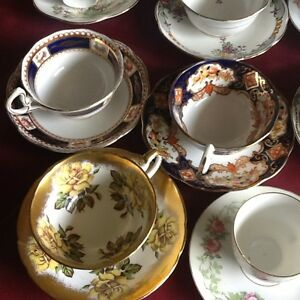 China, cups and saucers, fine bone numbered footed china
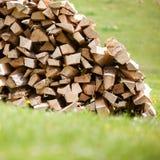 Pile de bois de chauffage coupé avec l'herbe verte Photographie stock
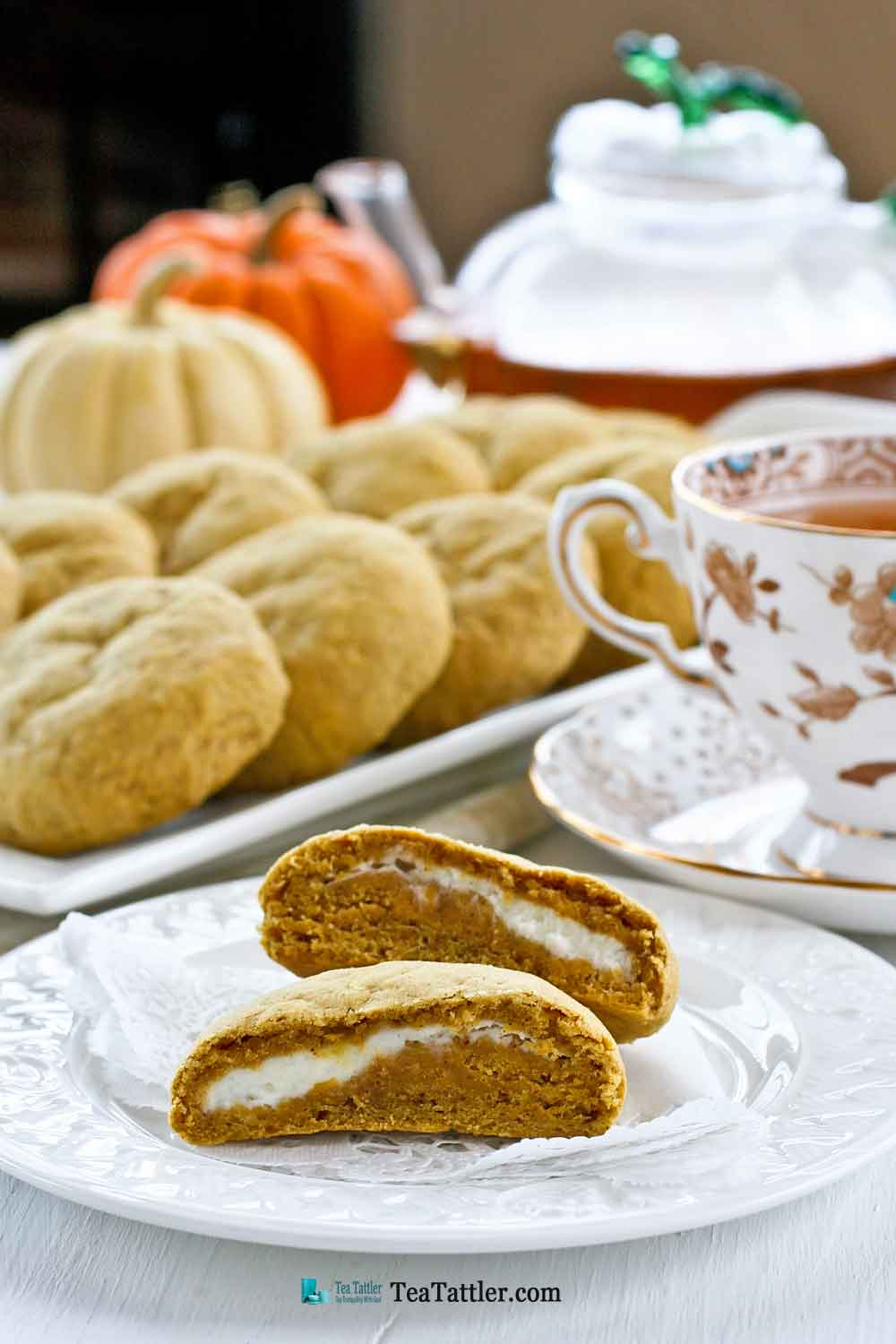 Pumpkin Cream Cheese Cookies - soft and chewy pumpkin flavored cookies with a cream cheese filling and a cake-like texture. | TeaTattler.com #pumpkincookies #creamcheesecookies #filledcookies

Brief >>
Return the listing unchanged, but drop every picture.

Problem solution >>
 China, cups and saucers, fine bone numbered footed china
 Pile de bois de chauffage coupé avec l'herbe verte Photographie stock
 Pumpkin Cream Cheese Cookies - soft and chewy pumpkin flavored cookies with a cream cheese filling and a cake-like texture. | TeaTattler.com #pumpkincookies #creamcheesecookies #filledcookies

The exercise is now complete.